- Task to complete:
Output exactly the lines below, starting with the line that has "United States, site" and going on through the line that has "A: Coyote (Canis latrans).", both included, and no other lines.

- Supplied data:
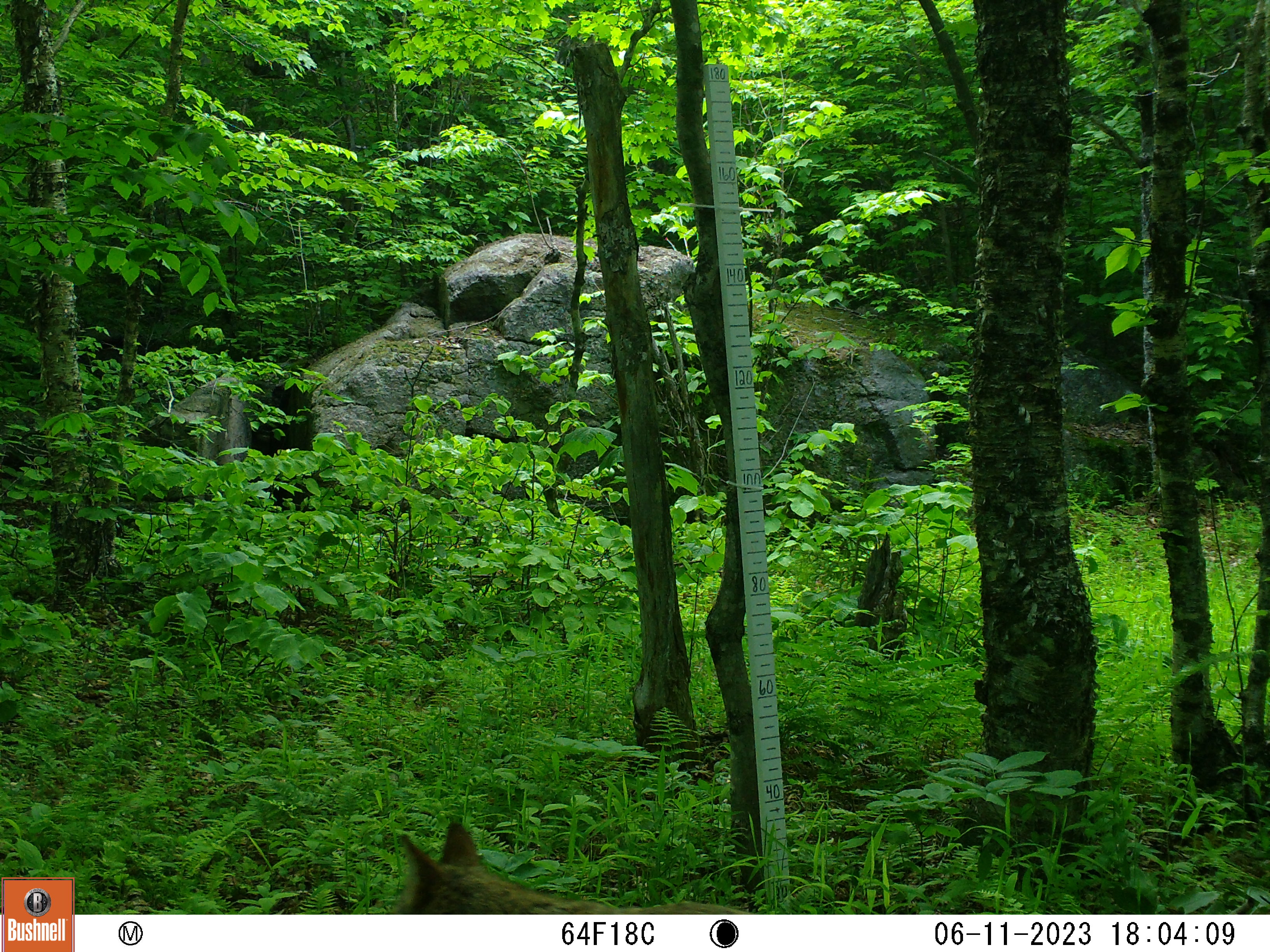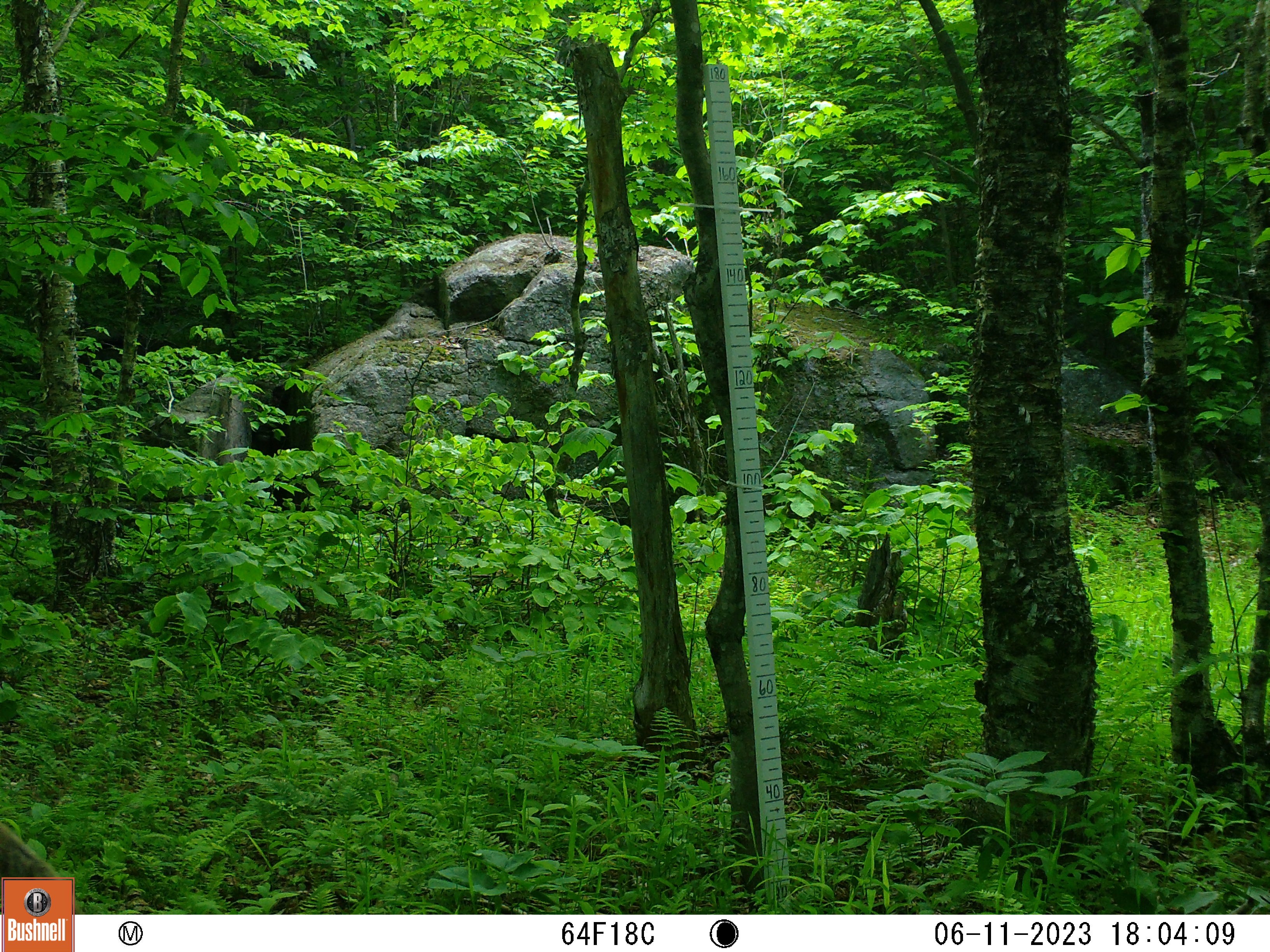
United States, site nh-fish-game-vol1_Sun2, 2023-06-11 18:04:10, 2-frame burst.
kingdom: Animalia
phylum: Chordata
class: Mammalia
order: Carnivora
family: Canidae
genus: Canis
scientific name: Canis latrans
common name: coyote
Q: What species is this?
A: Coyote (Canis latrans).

==

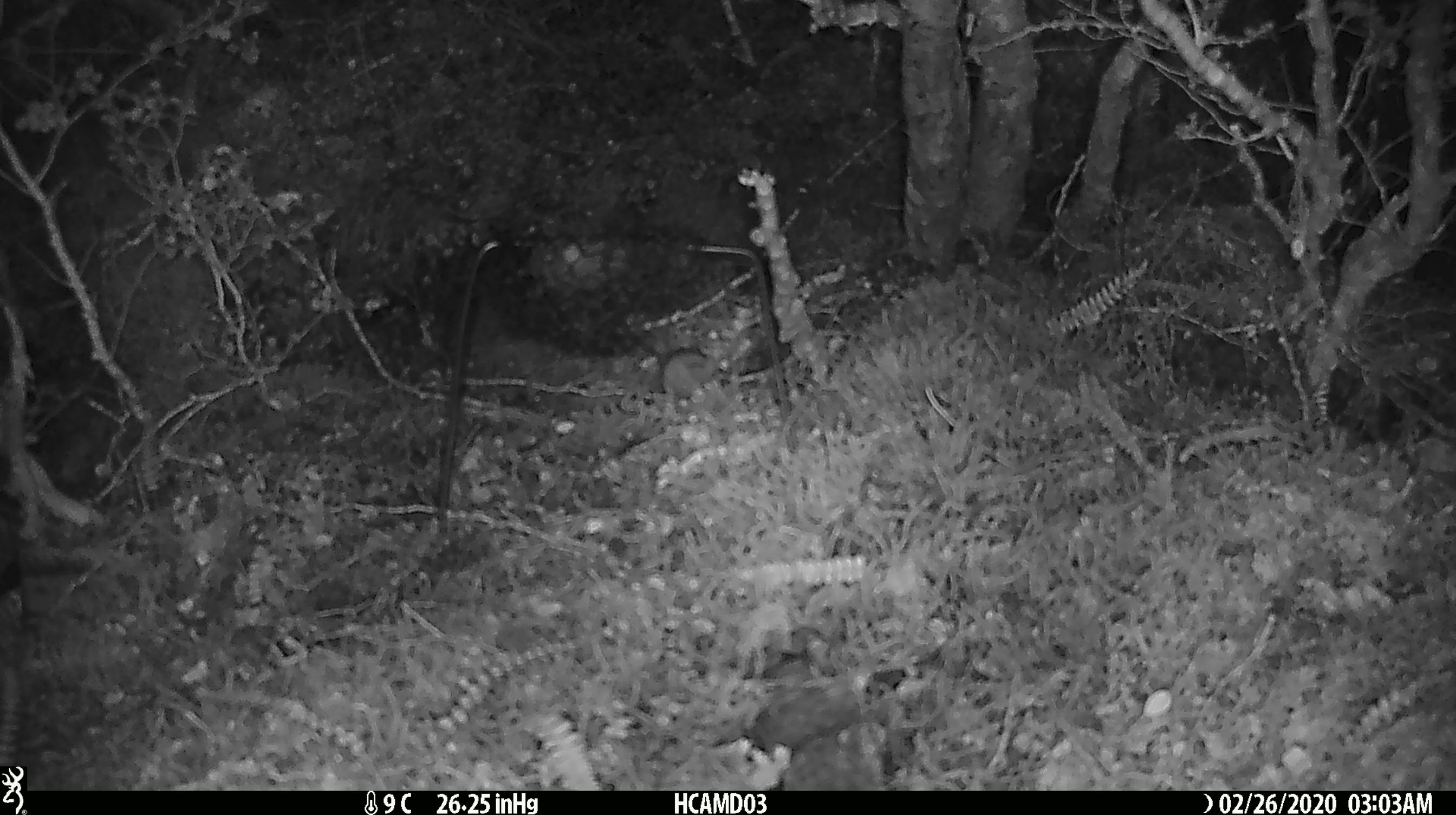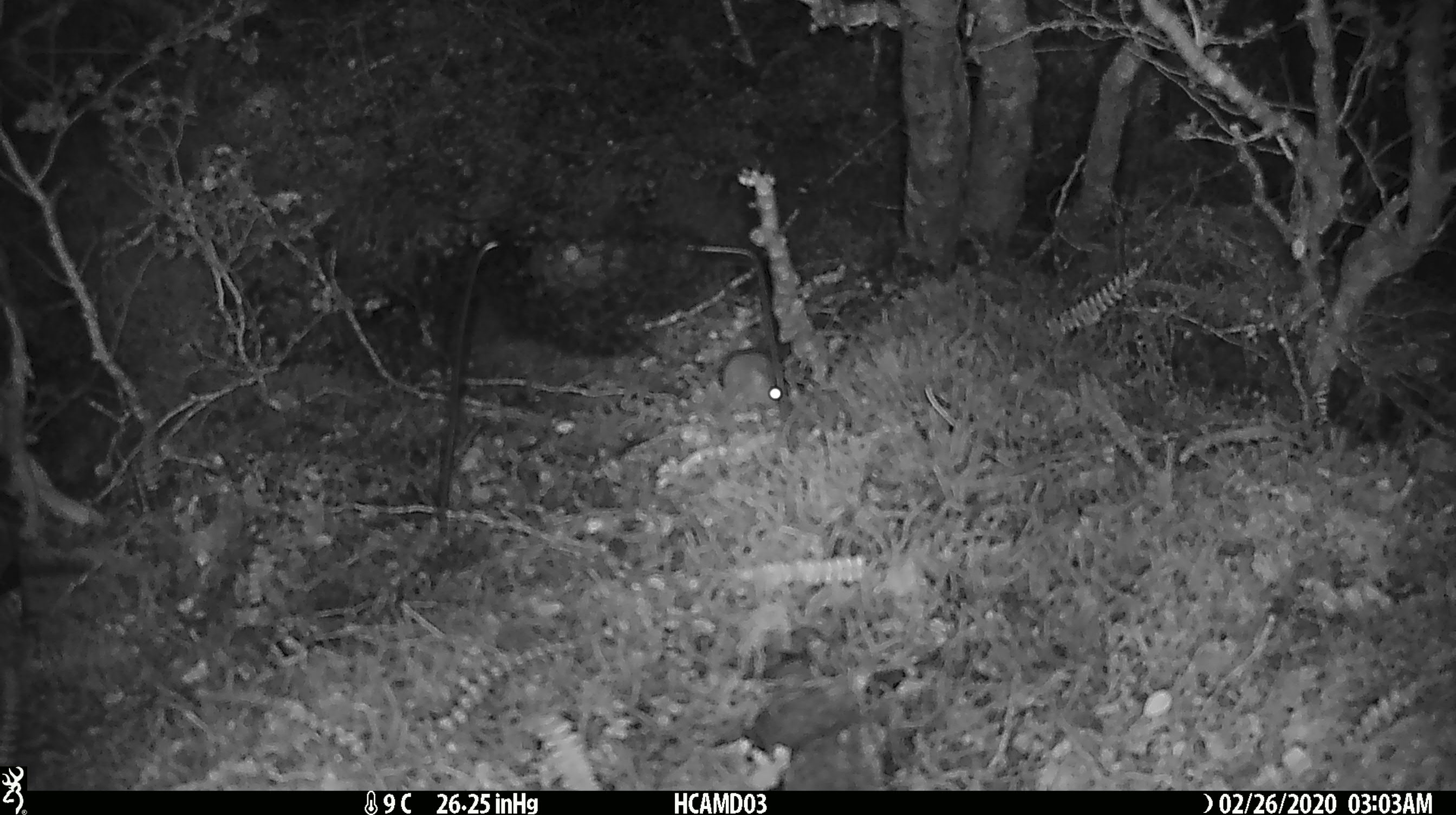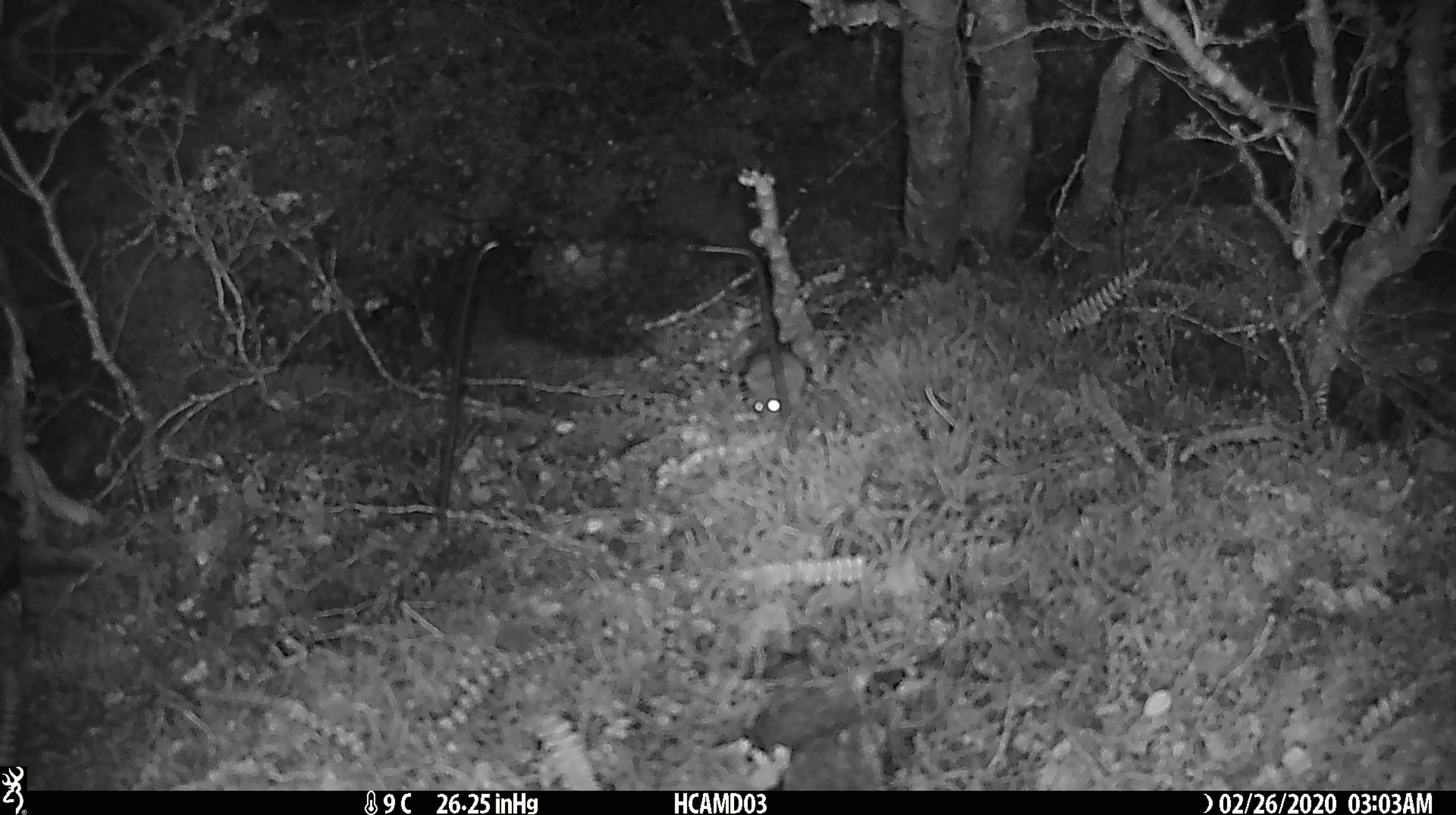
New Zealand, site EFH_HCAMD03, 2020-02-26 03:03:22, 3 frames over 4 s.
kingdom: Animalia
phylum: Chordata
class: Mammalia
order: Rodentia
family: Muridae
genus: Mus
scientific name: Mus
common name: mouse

- Result:
United States, site nh-fish-game-vol1_Sun2, 2023-06-11 18:04:10, 2-frame burst.
kingdom: Animalia
phylum: Chordata
class: Mammalia
order: Carnivora
family: Canidae
genus: Canis
scientific name: Canis latrans
common name: coyote
Q: What species is this?
A: Coyote (Canis latrans).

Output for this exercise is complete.